IMPROVEMENTS IN AND RELATING TO A METHOD AND APPARATUS FOR COMPACTING A MOULDING MIXTURE This invention relates to a process and apparatus for compacting moulding material.

In GB Patent Application No. 2163686, a device for compacting a moulding mixture is disclosed which does not resort to extreme conditions or variables to obtain a mould.

However in devices of this type the pressure wave employed to impact the moulding mixture is released within a space above the mixture which is, at least initially, enclosed. Therefore the pressure is maintained at a maximum for a finite amount of time which can lead to what is known as 'rat-holing'. This occurs because the gas held within the closed space will tend to act on and pass through any areas of the moulding mixture which are more loosely filled which results in holes in the final mould.

In accordance with one aspect of the invention a method of compacting a moulding mixture comprises subjecting the surface of the mixture in a moulding box to a wave of pressurised gas, the pressure of the gas simultaneously being reduced from its maximum at or immediately prior to the point of impaction of the gas on the mixture.

- Rows:
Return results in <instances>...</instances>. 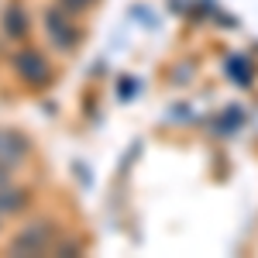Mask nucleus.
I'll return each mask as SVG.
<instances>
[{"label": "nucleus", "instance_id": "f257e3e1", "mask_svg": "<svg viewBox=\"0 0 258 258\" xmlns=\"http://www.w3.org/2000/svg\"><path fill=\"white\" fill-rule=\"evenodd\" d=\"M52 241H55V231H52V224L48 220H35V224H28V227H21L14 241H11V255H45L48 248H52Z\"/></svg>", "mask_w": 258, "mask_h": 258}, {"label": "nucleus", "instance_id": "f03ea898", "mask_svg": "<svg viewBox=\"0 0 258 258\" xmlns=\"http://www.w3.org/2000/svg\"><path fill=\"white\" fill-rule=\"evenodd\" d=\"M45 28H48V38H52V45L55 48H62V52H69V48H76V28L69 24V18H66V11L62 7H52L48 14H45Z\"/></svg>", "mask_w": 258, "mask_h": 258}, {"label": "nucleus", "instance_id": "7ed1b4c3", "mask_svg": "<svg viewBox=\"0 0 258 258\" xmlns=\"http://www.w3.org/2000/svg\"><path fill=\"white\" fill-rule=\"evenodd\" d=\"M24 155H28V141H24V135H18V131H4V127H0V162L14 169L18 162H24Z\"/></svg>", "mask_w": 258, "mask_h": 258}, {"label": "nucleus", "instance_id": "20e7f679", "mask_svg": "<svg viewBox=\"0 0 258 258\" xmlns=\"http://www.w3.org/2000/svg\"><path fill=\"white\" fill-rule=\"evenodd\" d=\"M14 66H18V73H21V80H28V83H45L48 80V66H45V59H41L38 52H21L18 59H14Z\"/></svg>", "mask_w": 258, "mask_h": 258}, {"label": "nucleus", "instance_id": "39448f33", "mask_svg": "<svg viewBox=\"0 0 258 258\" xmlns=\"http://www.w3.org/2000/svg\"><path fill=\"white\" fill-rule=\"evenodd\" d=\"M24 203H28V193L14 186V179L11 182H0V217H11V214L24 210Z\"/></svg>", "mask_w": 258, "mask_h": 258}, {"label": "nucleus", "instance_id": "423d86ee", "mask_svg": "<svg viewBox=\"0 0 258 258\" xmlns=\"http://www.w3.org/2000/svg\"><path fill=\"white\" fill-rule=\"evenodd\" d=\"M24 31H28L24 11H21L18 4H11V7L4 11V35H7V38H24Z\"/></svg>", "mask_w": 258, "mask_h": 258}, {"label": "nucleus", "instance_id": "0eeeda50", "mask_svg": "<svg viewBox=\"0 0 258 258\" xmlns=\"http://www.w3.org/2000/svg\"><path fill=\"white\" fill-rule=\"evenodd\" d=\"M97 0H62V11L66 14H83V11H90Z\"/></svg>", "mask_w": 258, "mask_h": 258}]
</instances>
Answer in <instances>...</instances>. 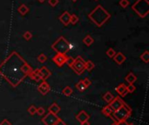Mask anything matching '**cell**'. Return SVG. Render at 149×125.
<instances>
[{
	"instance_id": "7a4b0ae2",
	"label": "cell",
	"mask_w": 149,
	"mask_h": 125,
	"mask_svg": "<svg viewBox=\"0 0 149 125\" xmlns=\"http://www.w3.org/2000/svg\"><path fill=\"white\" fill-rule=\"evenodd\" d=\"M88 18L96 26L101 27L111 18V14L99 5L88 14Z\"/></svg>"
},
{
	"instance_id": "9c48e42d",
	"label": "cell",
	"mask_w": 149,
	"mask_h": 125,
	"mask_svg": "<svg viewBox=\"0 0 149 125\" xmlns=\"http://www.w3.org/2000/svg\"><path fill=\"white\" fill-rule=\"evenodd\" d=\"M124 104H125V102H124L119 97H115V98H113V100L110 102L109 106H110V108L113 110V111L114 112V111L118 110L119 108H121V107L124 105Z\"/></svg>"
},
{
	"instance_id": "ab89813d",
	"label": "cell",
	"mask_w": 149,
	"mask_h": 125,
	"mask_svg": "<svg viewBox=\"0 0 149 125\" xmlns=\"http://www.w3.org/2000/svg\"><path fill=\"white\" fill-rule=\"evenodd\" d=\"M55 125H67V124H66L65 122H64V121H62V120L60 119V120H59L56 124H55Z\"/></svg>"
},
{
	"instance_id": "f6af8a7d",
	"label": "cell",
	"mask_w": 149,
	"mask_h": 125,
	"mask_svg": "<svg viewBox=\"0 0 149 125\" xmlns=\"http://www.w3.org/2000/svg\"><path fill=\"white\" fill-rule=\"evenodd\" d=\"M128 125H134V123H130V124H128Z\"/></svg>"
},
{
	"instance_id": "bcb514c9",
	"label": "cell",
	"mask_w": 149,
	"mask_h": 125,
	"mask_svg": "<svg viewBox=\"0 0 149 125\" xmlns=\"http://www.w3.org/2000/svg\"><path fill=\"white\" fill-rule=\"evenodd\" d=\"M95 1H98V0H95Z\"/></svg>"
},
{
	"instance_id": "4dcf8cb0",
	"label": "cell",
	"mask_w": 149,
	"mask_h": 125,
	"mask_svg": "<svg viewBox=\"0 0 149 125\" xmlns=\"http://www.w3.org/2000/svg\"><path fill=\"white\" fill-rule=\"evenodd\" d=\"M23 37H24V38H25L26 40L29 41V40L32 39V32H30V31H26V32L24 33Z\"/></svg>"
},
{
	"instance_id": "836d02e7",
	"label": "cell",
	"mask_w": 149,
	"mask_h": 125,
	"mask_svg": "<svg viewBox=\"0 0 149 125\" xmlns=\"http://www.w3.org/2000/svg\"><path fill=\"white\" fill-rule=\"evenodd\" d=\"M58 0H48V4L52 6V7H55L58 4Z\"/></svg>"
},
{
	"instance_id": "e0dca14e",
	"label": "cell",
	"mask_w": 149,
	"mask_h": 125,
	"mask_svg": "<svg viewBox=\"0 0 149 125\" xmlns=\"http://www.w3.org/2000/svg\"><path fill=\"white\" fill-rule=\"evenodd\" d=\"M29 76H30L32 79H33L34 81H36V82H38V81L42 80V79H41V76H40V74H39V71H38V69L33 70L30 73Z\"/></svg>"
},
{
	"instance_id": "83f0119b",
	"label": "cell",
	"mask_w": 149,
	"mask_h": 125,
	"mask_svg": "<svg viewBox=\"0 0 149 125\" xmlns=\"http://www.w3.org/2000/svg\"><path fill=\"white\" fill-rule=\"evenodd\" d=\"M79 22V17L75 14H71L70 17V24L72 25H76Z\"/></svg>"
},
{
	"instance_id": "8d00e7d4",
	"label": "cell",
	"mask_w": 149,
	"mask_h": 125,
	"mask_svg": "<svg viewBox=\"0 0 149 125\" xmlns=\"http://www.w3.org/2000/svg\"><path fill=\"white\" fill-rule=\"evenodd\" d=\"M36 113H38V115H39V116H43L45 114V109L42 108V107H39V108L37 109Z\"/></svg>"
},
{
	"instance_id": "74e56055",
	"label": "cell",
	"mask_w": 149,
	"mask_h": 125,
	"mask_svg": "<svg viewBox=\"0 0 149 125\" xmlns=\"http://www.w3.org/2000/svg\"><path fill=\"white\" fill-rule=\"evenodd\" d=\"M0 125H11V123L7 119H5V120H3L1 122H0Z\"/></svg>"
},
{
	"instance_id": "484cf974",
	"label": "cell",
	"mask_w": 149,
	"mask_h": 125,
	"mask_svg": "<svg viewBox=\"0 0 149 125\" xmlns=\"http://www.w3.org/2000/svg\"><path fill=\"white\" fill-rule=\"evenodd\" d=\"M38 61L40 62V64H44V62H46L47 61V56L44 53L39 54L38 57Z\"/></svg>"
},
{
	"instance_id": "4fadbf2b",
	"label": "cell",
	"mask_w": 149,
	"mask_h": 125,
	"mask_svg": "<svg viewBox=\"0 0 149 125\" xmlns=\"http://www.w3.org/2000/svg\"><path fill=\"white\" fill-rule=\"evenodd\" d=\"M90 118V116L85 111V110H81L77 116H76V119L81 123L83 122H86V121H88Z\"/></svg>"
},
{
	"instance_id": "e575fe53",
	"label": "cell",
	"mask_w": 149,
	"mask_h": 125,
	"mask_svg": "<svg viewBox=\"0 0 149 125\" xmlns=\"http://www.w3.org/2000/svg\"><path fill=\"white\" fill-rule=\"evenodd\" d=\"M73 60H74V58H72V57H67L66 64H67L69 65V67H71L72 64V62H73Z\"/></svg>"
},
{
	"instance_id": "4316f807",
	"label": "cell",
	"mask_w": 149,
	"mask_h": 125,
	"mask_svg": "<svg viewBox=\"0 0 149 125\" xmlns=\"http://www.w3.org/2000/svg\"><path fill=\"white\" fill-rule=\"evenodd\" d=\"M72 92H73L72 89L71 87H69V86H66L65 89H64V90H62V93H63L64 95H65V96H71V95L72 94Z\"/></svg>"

- What to do:
Based on the passage on compacting molding mixtures, explain in one to three sentences why "rat-holing" occurs.

- Right answer:
In devices of this type, the pressure wave is released into a space above the mixture that is enclosed, at least at first. The pressure therefore stays at its maximum for a finite time. The gas trapped in that closed space acts on and passes through any more loosely filled areas of the mixture, which leaves holes in the final mold.